§ **POR HACER**: Actualiza el ensayo sobre Asgardia de "Each moment and" a "en el espacio." y reproduce ese fragmento con "insignia" en lugar de "bandera".

§ **EXTRACTO DEL TEXTO**:
* * *

BECARIOS DE LA FUNDACIÓN PARA LAS LETRAS MEXICANAS: Asgardia: The Final Frontier

Ensayo

Texto de 09/08/19

Ensayo

Tiempo de lectura: 6 minutos

Each moment and everywhere, civilizations rise and fall, much as the stars are born and die.

Ken Liu

I want to believe.

The X-Files

Recibí un correo electrónico para participar en la selección de la bandera oficial de Asgardia. Había olvidado el registro hecho en 2016 a lo que yo pensaba era un experimento muy elaborado. Acepté ser parte de un Estado regido por tres metas: asegurar el uso correcto del territorio espacial, proteger a la Tierra de amenazas provenientes de afuera del globo y crear una base de investigación científica (libre y desmilitarizada) en el espacio.

Asgardia: The Space Nation. Población actual: 1,058,929 (hasta la fecha en que se imprimió esta publicación).

Entré a la página oficial pero la votación para elegir la bandera había terminado. La ganadora se desplegaba con el orgullo de las cosas que se concretan y adquieren significado. Un símbolo nacional: azul de fondo y al centro, un círculo amarillo que representa el Sol. Alrededor, nueve órbitas se dibujan del mismo tono, elipses cada vez más grandes. Las tres últimas, lejanas a la estrella, se pintan de blanco para simbolizar las posibilidades de la humanidad en el espacio, los descubrimientos que vienen, “Asgardia’s role in the future”.

* * *

§ **MATERIAL EXTRAÍDO**:
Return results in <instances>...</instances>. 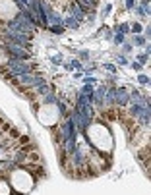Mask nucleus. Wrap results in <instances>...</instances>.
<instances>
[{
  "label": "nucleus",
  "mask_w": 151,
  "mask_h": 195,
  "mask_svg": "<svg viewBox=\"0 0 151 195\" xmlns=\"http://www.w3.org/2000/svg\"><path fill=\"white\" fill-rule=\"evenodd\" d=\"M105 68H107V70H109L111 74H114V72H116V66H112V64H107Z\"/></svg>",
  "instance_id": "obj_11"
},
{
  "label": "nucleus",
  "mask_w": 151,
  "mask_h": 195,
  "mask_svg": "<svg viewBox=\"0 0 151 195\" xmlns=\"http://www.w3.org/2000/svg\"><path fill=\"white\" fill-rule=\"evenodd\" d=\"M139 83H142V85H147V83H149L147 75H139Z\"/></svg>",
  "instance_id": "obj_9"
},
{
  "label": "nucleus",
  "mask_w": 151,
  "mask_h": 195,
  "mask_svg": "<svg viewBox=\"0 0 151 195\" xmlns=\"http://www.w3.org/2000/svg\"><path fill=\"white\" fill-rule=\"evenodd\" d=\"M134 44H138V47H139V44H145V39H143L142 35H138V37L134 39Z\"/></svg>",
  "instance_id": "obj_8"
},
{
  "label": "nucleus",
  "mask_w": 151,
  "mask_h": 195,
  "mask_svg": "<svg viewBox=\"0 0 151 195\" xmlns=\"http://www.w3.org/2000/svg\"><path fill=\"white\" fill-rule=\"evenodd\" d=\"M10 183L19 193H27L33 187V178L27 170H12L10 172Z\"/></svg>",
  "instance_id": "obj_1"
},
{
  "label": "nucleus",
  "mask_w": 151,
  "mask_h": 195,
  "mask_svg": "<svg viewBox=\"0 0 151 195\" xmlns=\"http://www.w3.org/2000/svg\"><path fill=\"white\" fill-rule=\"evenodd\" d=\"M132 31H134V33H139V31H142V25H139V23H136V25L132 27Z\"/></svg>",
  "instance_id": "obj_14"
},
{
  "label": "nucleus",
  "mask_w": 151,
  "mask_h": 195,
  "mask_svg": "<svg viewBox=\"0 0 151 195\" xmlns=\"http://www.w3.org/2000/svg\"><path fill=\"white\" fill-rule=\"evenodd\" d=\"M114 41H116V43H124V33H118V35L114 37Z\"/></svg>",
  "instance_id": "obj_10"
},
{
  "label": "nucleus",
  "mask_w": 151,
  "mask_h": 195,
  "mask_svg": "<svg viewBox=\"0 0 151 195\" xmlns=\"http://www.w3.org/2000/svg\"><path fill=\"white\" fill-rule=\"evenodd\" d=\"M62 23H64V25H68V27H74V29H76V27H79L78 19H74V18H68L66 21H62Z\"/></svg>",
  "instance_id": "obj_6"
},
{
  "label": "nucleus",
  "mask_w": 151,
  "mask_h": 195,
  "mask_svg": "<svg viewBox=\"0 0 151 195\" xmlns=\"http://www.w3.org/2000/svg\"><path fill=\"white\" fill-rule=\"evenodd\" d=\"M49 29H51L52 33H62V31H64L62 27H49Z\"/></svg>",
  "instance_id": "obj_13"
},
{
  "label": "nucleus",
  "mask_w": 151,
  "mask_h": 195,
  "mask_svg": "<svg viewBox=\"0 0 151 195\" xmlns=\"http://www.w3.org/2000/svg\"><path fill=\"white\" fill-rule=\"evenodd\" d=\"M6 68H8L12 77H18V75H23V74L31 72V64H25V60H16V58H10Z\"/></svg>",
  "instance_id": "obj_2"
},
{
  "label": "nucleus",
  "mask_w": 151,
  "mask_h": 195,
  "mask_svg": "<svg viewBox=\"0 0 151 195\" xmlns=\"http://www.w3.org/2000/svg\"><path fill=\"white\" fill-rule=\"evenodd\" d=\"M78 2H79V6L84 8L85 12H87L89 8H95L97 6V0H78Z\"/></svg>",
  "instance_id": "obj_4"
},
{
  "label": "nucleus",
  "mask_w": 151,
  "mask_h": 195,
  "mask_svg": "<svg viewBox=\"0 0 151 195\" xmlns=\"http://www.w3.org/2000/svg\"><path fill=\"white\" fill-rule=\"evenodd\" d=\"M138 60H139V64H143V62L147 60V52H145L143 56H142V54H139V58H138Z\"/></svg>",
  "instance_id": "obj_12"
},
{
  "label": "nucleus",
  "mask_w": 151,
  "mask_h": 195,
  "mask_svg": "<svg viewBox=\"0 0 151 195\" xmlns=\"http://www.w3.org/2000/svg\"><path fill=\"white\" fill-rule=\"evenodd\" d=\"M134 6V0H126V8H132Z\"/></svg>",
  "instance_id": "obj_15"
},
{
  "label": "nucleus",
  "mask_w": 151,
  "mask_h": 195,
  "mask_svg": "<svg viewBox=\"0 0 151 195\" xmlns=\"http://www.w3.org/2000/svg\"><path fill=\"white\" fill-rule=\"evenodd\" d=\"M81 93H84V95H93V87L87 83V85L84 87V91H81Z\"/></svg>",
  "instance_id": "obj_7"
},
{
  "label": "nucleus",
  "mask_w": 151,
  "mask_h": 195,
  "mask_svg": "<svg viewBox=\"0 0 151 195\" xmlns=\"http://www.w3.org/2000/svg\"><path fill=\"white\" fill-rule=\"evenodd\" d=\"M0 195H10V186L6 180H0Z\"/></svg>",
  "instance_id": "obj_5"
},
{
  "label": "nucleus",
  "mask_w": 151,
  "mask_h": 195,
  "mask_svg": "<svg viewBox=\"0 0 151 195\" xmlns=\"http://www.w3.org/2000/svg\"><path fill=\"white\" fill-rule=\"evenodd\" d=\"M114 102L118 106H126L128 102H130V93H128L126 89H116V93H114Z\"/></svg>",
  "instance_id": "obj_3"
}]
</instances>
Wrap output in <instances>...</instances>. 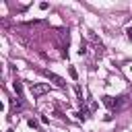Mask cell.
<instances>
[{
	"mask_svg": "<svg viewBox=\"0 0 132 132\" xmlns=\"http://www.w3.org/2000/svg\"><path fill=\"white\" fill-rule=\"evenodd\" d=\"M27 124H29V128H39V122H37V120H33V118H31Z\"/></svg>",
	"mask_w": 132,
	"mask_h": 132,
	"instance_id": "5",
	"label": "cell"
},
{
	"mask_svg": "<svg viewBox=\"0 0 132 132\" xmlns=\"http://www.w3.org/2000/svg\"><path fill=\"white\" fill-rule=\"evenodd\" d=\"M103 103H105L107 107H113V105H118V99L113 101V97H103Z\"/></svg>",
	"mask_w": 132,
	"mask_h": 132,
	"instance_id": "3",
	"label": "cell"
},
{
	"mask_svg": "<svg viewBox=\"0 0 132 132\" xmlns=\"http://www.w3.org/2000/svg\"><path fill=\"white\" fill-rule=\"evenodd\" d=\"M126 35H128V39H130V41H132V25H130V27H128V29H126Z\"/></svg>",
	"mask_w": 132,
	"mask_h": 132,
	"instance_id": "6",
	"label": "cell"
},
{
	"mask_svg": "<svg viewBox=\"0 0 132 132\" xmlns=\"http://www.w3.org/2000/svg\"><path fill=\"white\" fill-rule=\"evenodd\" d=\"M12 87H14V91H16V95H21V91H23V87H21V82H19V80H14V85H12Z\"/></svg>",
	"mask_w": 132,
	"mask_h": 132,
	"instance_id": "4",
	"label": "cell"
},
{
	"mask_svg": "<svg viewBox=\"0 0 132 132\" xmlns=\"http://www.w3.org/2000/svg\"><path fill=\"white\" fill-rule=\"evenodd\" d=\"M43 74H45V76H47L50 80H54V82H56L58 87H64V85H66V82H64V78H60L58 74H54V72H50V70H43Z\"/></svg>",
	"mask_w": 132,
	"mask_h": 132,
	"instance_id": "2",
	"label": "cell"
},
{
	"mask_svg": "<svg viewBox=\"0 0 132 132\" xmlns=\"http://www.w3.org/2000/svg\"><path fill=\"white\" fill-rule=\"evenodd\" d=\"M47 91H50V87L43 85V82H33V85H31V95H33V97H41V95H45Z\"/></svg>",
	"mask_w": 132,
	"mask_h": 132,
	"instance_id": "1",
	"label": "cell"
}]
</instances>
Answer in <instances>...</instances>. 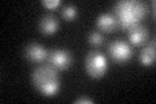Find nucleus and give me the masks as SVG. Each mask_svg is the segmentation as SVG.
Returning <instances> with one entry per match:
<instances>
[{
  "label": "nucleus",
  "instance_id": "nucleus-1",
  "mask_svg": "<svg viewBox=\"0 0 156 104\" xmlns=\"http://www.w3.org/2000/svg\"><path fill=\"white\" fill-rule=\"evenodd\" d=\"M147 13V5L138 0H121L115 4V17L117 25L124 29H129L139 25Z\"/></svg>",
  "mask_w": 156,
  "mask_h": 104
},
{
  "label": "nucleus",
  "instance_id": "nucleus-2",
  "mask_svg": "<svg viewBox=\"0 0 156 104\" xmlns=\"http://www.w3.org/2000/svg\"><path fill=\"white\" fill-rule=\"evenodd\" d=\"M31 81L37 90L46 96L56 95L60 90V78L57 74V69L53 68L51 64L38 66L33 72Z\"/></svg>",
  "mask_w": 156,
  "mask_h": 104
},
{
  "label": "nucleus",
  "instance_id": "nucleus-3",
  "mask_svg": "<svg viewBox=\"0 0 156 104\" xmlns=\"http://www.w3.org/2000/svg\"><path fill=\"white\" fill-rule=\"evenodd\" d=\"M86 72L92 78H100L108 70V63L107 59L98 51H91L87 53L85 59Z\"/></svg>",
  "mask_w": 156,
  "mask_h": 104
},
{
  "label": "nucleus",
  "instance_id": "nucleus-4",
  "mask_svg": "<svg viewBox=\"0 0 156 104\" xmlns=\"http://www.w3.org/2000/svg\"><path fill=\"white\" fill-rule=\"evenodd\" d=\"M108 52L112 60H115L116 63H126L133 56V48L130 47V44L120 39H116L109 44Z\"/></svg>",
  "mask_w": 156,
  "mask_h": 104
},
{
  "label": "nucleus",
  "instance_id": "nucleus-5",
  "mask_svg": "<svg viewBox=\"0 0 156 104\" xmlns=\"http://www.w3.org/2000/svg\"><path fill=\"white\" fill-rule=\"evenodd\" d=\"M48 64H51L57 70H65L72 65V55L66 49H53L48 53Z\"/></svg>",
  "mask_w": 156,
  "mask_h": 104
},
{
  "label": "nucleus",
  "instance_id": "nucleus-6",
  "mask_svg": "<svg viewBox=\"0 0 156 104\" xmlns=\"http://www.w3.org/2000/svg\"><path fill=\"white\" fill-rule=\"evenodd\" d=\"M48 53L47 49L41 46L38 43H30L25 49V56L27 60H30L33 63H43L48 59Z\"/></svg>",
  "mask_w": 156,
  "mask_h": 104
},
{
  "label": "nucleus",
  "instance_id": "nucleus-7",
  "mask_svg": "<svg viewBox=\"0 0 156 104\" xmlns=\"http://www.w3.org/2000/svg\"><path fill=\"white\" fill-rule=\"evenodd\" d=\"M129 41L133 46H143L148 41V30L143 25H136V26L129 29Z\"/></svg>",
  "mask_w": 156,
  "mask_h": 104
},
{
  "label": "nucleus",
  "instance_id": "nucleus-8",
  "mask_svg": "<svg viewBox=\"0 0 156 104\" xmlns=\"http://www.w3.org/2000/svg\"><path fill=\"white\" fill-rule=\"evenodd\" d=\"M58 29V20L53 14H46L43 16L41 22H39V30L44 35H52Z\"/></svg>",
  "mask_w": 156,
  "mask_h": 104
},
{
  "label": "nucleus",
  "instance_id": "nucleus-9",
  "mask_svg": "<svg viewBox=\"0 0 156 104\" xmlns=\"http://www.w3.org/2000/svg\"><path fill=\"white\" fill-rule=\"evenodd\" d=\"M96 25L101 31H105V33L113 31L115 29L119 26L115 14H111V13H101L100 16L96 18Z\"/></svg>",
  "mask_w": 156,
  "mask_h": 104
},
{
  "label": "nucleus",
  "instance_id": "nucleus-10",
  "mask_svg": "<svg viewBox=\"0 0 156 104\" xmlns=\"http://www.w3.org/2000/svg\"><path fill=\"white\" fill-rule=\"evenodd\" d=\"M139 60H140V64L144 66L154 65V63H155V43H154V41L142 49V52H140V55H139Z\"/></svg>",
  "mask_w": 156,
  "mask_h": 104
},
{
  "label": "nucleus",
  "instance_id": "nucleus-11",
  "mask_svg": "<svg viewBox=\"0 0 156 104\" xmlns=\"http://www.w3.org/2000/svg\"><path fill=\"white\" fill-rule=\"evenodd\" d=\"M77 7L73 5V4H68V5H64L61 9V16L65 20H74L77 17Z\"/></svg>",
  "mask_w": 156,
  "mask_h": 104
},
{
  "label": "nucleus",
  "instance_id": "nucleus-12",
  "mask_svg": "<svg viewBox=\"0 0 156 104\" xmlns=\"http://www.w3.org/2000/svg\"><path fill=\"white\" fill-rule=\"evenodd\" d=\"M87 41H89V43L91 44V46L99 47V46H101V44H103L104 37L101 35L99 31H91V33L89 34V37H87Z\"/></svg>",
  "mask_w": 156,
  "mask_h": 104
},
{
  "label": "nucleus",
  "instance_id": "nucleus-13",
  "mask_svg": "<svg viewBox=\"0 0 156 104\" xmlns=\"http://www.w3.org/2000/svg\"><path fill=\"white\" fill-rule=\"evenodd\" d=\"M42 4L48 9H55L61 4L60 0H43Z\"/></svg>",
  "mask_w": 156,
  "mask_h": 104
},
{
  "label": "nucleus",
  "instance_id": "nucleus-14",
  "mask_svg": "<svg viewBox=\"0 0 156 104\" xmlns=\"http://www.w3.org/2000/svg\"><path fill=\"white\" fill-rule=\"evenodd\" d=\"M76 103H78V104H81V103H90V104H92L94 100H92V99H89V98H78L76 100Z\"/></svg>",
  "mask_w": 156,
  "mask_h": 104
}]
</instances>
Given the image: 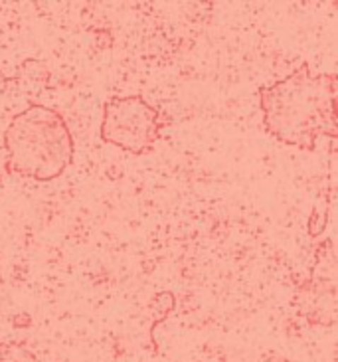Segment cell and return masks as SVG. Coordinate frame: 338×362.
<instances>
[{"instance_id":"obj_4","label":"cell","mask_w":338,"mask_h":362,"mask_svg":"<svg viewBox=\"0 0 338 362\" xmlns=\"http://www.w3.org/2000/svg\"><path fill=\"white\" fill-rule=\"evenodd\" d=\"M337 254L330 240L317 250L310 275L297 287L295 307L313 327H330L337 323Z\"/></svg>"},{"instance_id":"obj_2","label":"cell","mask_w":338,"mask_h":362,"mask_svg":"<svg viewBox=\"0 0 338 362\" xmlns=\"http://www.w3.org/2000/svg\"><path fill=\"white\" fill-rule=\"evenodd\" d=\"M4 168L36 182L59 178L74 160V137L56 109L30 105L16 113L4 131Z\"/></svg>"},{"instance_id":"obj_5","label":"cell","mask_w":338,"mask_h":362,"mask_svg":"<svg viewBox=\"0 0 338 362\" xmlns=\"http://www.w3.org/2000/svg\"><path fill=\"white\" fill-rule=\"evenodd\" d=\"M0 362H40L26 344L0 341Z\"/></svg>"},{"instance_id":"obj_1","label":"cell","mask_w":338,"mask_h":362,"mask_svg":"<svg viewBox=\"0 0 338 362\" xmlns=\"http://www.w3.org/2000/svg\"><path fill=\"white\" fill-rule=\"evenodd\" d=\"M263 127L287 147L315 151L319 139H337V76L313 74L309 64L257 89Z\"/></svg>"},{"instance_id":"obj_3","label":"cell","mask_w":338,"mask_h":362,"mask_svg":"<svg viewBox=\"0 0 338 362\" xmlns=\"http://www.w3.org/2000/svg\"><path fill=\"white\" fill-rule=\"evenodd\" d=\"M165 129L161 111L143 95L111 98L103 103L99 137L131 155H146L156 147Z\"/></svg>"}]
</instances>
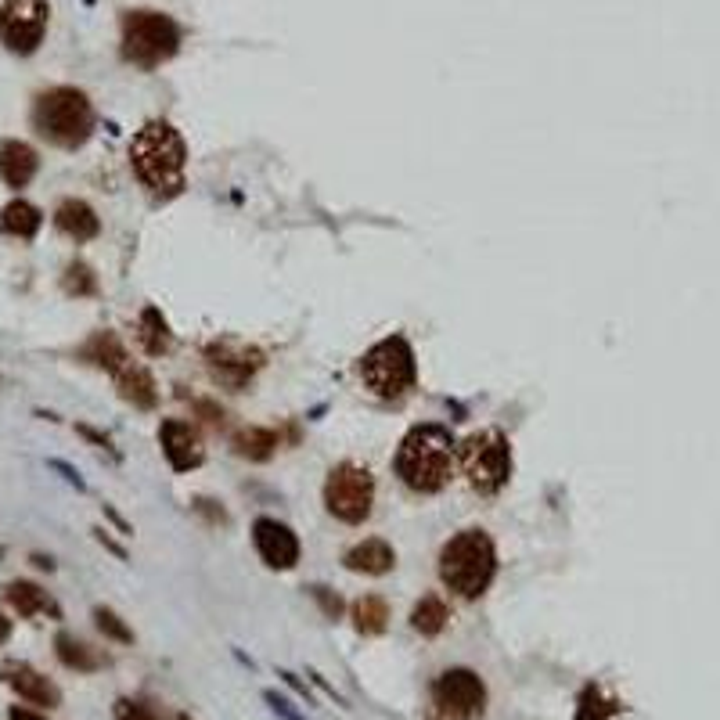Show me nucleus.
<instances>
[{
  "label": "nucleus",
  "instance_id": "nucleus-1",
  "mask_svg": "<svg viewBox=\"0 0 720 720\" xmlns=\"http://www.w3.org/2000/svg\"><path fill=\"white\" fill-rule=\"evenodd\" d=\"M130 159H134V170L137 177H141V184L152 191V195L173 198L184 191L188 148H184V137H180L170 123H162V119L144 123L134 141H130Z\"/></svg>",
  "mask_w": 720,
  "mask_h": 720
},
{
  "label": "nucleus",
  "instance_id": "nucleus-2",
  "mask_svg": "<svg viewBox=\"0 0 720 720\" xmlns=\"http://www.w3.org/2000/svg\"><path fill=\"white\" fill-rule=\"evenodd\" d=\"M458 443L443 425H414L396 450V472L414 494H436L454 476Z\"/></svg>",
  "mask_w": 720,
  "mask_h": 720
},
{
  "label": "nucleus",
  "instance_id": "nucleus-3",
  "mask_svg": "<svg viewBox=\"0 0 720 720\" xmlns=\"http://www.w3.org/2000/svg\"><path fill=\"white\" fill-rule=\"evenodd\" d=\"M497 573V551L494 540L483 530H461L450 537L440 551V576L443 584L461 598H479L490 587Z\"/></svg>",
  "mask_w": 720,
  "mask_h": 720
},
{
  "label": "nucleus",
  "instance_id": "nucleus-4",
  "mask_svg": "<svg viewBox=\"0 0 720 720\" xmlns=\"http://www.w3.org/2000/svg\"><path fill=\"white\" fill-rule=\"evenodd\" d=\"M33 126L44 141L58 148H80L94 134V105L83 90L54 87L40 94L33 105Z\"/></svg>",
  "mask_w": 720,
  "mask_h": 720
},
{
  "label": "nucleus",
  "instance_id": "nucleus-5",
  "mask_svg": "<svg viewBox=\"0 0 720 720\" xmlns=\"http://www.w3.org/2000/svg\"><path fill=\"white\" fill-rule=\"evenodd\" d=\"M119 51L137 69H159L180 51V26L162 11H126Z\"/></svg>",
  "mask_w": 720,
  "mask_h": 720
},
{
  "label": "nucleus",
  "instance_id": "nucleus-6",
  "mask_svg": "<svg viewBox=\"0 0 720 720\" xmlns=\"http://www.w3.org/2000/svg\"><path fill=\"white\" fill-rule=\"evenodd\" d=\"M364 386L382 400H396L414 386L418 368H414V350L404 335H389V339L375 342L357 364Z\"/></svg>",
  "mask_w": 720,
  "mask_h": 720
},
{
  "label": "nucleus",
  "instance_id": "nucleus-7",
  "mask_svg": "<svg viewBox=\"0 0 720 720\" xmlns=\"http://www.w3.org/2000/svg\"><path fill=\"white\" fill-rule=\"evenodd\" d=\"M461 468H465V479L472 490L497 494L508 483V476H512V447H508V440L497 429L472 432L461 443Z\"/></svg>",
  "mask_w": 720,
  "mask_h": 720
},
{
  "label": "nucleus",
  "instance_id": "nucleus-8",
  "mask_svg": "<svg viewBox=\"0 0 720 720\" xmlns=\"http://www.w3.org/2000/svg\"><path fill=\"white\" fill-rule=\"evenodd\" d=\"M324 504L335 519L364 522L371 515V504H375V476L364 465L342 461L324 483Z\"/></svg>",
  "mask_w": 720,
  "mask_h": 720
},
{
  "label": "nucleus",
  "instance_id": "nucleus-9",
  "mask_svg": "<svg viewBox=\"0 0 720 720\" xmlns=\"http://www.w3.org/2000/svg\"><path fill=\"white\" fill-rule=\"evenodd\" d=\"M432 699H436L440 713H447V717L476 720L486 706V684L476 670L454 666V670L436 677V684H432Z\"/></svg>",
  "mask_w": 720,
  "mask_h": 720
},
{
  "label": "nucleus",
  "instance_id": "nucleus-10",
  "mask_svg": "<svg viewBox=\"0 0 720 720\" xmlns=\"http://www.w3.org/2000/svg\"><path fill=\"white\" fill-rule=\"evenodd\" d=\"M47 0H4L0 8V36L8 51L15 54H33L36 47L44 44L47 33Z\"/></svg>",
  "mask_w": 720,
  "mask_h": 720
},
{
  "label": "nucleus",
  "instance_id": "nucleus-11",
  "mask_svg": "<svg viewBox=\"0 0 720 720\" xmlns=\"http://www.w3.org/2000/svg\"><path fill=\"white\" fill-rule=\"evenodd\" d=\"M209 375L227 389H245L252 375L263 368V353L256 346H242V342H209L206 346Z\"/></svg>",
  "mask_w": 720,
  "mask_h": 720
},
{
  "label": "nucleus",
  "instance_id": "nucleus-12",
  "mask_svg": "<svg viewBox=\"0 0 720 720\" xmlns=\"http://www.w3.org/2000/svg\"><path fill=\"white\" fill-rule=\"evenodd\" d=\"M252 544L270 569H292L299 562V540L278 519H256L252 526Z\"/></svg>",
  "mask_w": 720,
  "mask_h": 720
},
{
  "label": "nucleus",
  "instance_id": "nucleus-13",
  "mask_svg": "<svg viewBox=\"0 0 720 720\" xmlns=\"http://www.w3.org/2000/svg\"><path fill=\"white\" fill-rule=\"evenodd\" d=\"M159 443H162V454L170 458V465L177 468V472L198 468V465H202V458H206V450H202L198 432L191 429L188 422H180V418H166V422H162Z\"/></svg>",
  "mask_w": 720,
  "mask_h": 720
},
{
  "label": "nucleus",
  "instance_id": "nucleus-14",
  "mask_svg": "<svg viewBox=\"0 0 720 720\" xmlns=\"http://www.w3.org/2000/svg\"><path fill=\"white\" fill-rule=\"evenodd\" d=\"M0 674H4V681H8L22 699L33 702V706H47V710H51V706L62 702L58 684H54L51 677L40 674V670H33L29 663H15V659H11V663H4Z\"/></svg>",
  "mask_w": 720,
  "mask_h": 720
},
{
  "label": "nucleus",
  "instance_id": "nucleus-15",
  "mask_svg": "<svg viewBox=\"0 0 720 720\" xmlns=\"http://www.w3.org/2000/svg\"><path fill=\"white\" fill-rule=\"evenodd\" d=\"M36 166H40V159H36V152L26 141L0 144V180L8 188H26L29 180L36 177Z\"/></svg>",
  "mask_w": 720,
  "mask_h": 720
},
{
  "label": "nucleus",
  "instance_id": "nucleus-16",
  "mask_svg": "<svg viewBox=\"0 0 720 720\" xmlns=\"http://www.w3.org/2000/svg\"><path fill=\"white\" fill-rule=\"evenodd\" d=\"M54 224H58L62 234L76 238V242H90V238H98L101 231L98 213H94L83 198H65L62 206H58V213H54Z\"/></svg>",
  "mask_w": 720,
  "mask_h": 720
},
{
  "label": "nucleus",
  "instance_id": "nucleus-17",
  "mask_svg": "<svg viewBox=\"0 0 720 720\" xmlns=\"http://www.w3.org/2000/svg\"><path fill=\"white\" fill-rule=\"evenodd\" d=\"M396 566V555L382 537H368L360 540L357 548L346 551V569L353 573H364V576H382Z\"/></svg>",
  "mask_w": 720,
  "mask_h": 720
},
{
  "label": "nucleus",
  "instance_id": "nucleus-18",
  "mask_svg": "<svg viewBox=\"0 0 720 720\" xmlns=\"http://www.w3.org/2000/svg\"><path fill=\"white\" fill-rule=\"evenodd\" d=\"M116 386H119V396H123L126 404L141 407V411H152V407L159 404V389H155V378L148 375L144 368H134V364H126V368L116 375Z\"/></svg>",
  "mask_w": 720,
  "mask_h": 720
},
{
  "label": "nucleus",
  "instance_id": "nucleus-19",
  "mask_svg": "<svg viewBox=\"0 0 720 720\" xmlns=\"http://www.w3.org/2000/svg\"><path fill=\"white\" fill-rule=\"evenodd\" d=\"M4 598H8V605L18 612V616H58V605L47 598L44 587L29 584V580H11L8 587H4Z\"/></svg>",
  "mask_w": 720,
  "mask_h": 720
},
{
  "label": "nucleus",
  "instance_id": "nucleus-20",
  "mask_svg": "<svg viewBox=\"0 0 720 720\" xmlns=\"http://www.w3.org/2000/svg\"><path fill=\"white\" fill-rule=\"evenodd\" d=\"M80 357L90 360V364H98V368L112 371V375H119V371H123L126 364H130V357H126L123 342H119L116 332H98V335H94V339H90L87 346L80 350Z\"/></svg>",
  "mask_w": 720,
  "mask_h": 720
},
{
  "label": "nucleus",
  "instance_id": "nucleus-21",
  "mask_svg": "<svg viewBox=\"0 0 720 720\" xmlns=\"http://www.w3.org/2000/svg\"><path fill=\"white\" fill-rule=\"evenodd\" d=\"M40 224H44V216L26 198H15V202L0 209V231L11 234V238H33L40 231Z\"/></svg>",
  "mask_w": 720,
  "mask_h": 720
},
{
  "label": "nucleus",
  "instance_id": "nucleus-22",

* * *

§ **RESULTADO OBTENIDO**:
Each moment and everywhere, civilizations rise and fall, much as the stars are born and die.

Ken Liu

I want to believe.

The X-Files

Recibí un correo electrónico para participar en la selección de la insignia oficial de Asgardia. Había olvidado el registro hecho en 2016 a lo que yo pensaba era un experimento muy elaborado. Acepté ser parte de un Estado regido por tres metas: asegurar el uso correcto del territorio espacial, proteger a la Tierra de amenazas provenientes de afuera del globo y crear una base de investigación científica (libre y desmilitarizada) en el espacio.